> _EXERCISE INSTRUCTIONS_: Write the listing below out again in full, dropping its pictures.

> _DATA SHOWN_:

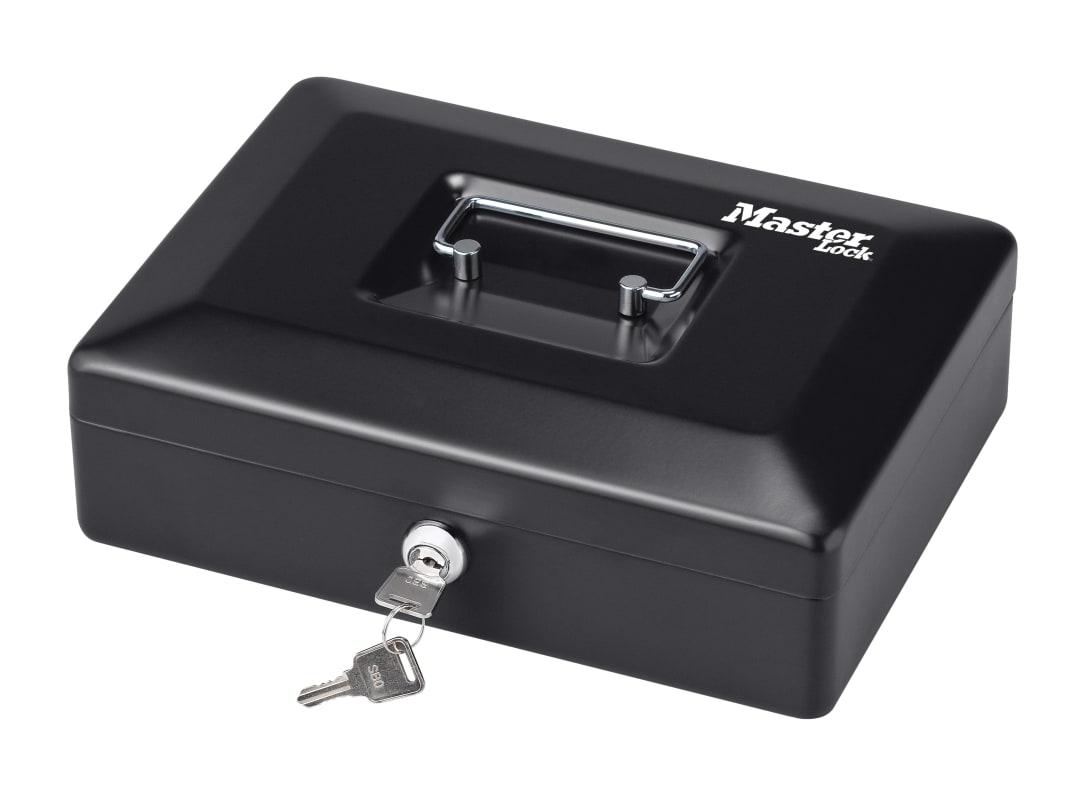 Master Lock Small Cash Box with Keyed Lock CB-10ML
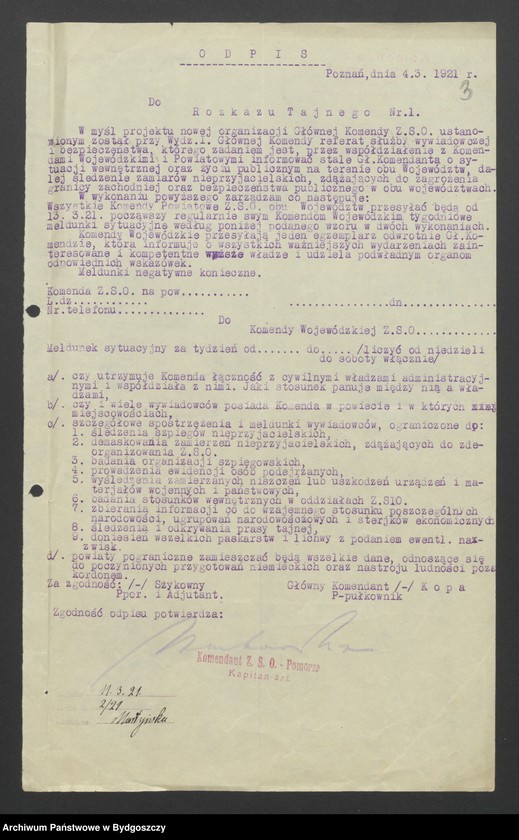 image.from.unit.number "Rozkazy tajne Komendy Głównej Zachodniej Straży Obywatelskiej w Poznaniu"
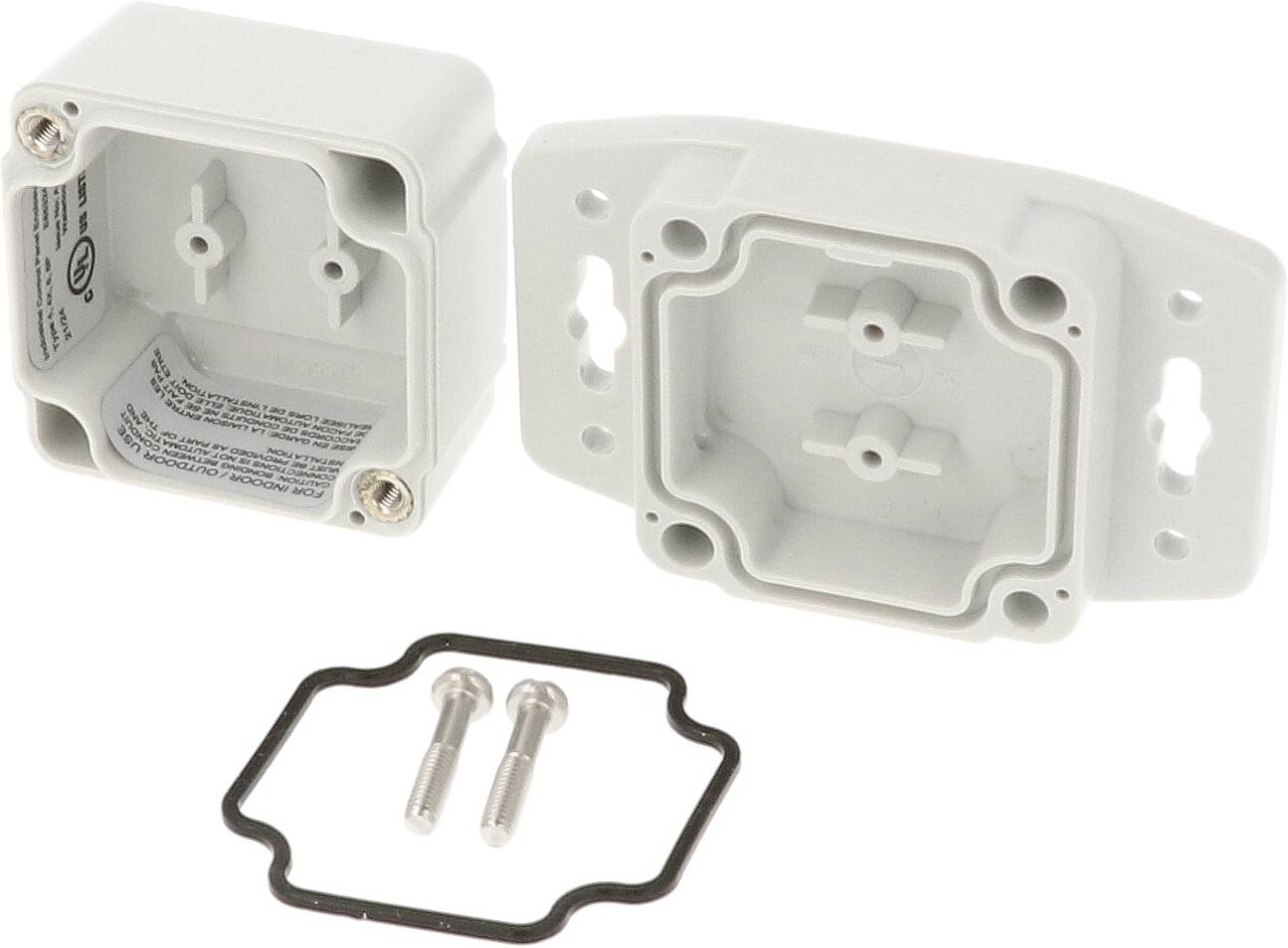 Hammond Electronics 1555A2F22GY Universal-Gehäuse 52 x 50 x 40 Polycarbonat Grau 1St.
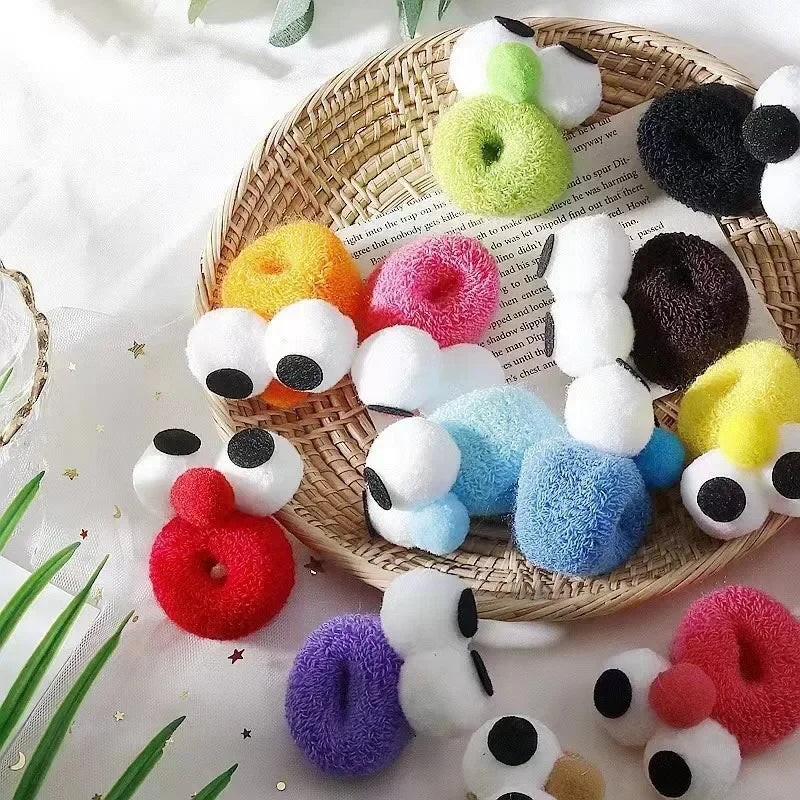 Googly Eye Pom Pom Hair Tie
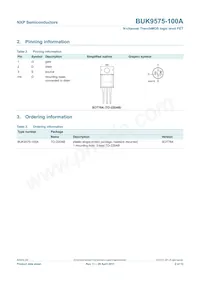 BUK9575-100A Datasheet Page 3
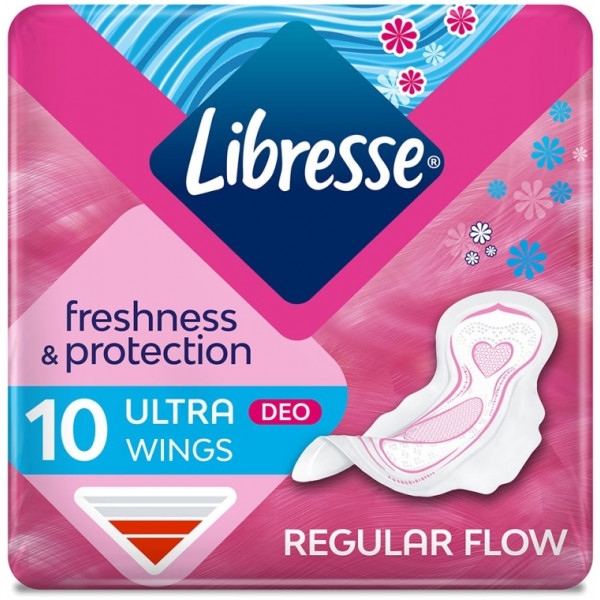 Прокладки гігієнічні Libresse Ultra Normal Soft Deo 10 шт. 4 капли (7322540337938)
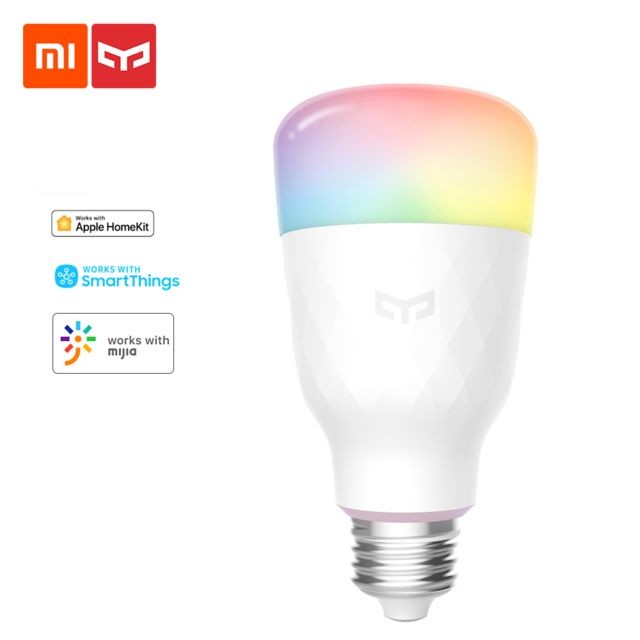 Generic - Xiaomi Yeelight Smart LED Ampoule 1S Version couleur YLDP13YL 8.5W RGB Support de lampe de table de bureau avec support APP Contro Generic  - Ampoule led couleur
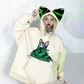 Cat Ear Print Sweatshirt Hoodie PPK0110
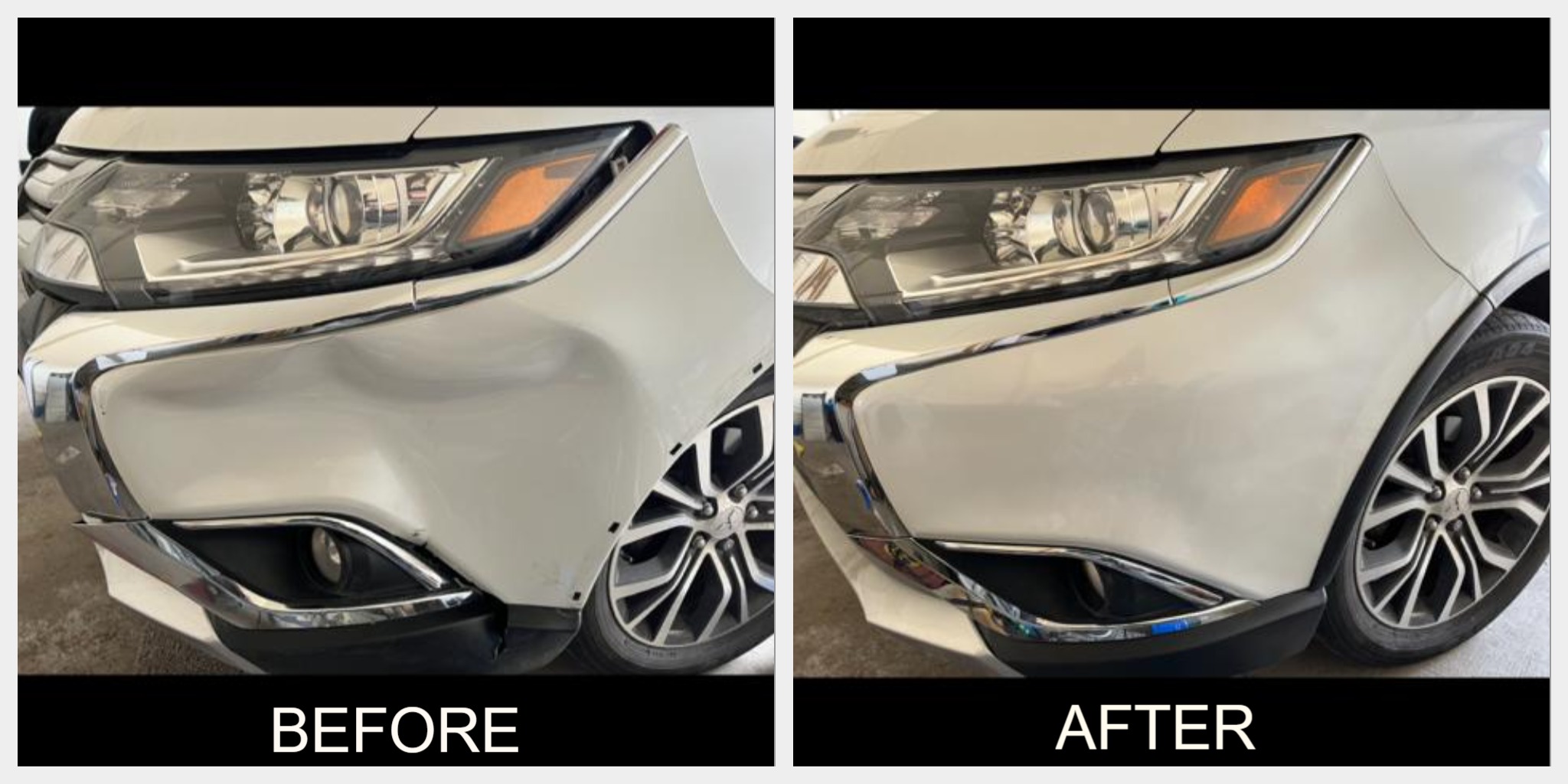 Mobile dent repair before and after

> _ANSWER FOR THE TASK_:
 Master Lock Small Cash Box with Keyed Lock CB-10ML
 image.from.unit.number "Rozkazy tajne Komendy Głównej Zachodniej Straży Obywatelskiej w Poznaniu"
 Hammond Electronics 1555A2F22GY Universal-Gehäuse 52 x 50 x 40 Polycarbonat Grau 1St.
 Googly Eye Pom Pom Hair Tie
 BUK9575-100A Datasheet Page 3
 Прокладки гігієнічні Libresse Ultra Normal Soft Deo 10 шт. 4 капли (7322540337938)
 Generic - Xiaomi Yeelight Smart LED Ampoule 1S Version couleur YLDP13YL 8.5W RGB Support de lampe de table de bureau avec support APP Contro Generic  - Ampoule led couleur
 Cat Ear Print Sweatshirt Hoodie PPK0110
 Mobile dent repair before and after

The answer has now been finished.